Thursday, July 1, 2010

Marrakesh

Dimanche 20 juin, 2010

1:50 du matin. On arrive finalement a Marrakesh. Une heure de decallage horaire avec la Suisse, mais tout de meme, ca fait tard. Le temps de retrouver mon bonhomme a pencarte a l'aeroport, et apres un court trajet dans la ville, tres animee encore a cette heure, j'arrive a l'hotel a 2:30. A la reception, on me tend un message qui m'apprend que nous quittons l'hotel a 7 heures le matin. Ca va faire court la nuit.

6:50 du matin. Je descends a la reception avec mes bagages et rejoins le reste du groupe dans la salle a manger. Comme toutes les tables sont vides sauf une, je suis vite reperee. "Cheval d'Aventures?". Eh oui. Ca va etre une ambiance tres british. Quatre filles sympas, toutes anglaises, et toutes avec une bonne dose d'humour et de derision. Dont une qui teste la rando pour son agence, mais n'a pas l'air au courant du programme plus que nous. Ca fait partie de l'aventure, de toutes facons.

4 heures, non, 5, enfin disons 6 heures de route pour arriver au depart de la rando. On s'apercevra vite que la notion des heures inclue quelques souplesses dans le coin. Nous faisons connaissance pendant le trajet, et on plaisante sur l'eventuelle surprise de l'expedition (il y en a toujours quelques-unes): a quoi vont ressembler nos montures? Vont-ils nous faire le coup des etalons?

Les chevaux nous attendent dans un camping a Imsouane, petite localite au bord de l'Atlantique entre Agadir et Essaouira. Eh oui, ce sont bien de superbes etalons qui nous attendent, etalons arabes meles de berberes. On s'inquiete toutes un peu, connaissant la reputation des montures, mais comme les juments sont bien trop precieuses pour etre montees ici, on va devoir s'y faire. En fait, on nous explique qu'il faut etre aux aguets le premier jour, histoire d'etablir une hierarchie claire dans le group, et apres, ca devrait bien se passer.

Pour une fois, on va etre des cavaliers serieux. Tout le monde porte une bombe, et nous sommes chacune responsable d'etriller, brosser et seller notre cheval. Avant le depart, on fait un petit tour dans une arene improvisee sur les falaises, une facon de tester non seulement l'ordre de nos chevaux et leurs compatibilite, mais aussi nos competences en selle. Petit pas, petit trop, et nous nous mettons en route pour trois heures dans les collines qui descendent vers la mer, parfois sur des sentiers, parfois des presque pierriers ou des lits de rivieres qui n'ont pas du voir d'eau depuis un moment. Tres forte bise marine, on se protege avec des foulards, mais il est vite difficile de communiquer. On a parfois l'impression de verser sous la pression du vent. Les chevaux n'ont pas l'air trop concernes et avancent d'un pied sur et tranquille. Nous traversions un ou deux bleds sur les hauteurs, mais ne rencontrons pas grand-monde.
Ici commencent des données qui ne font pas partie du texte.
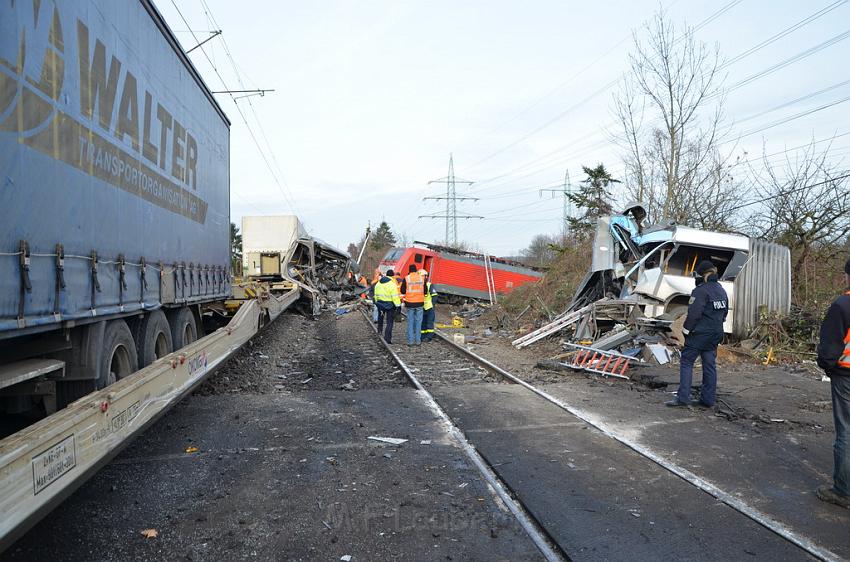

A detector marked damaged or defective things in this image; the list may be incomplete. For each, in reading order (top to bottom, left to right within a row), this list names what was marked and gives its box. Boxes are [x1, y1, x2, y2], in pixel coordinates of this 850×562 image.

damaged truck cab [576, 206, 788, 336]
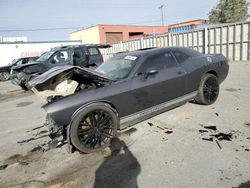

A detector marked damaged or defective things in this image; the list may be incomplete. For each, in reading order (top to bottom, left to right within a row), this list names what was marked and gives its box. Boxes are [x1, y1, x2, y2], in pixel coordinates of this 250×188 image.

detached car part on ground [0, 57, 38, 81]
detached car part on ground [10, 44, 109, 90]
damaged gray dodge challenger [28, 46, 229, 153]
detached car part on ground [29, 46, 229, 153]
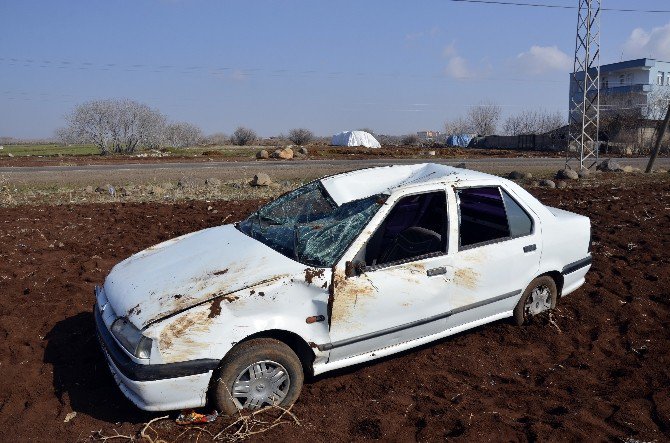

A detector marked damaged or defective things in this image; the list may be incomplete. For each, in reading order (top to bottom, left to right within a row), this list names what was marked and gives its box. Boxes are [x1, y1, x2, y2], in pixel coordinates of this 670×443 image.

broken windshield [240, 181, 388, 268]
damaged white car [96, 165, 592, 414]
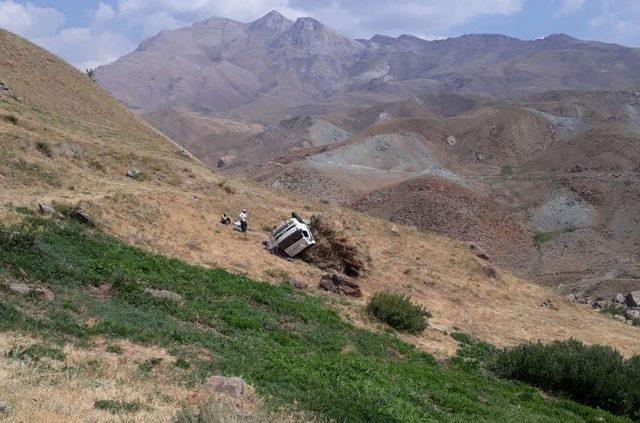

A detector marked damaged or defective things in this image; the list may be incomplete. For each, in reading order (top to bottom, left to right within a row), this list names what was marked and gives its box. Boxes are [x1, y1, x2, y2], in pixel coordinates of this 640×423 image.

overturned white truck [268, 215, 316, 258]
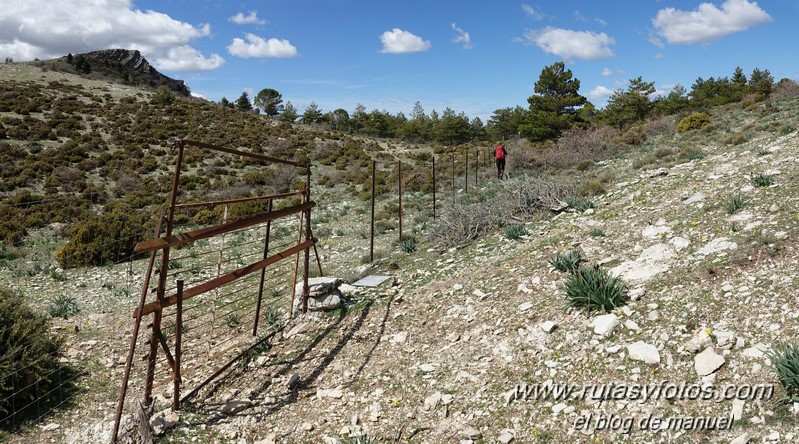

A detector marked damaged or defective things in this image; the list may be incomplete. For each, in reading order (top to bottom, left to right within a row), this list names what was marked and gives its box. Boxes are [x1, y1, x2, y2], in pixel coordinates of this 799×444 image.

rusted metal post [112, 212, 164, 444]
rusted metal post [145, 141, 184, 406]
rusty metal gate frame [110, 140, 322, 440]
rusted diagonal brace [136, 201, 314, 253]
rusted diagonal brace [134, 239, 316, 320]
rusted metal post [255, 199, 274, 336]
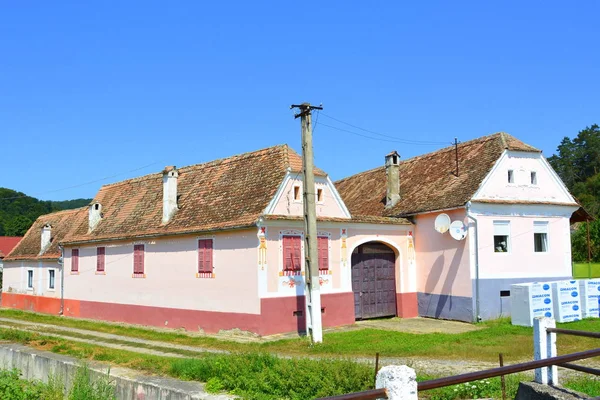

Apres 2 heures de route, mes genoux commencent a faire tres mal. On s'inquiete souvent pour les fesses, surtout apres 2 ans sans monter, mais je sais par experience que ce sont les genoux qui souffrent en premier chez moi. Mes pieds sont quelques part plus bas, mais je ne les sens plus vraiment. Je demande finalement qu'on descende les etriers de quelques crans. Oh bonheur, ca va tout de suite mieux.

Arrivee au camp, sous les arganier. Excellente petite collation d'abricots et de dattes seches et de delicatesses marocaines, avec le toujours excellent the a la menthe. Le repas arrive bien plus tard, vers les 10-11 heures du soir. On prend note. Pas mal de vent, toujours.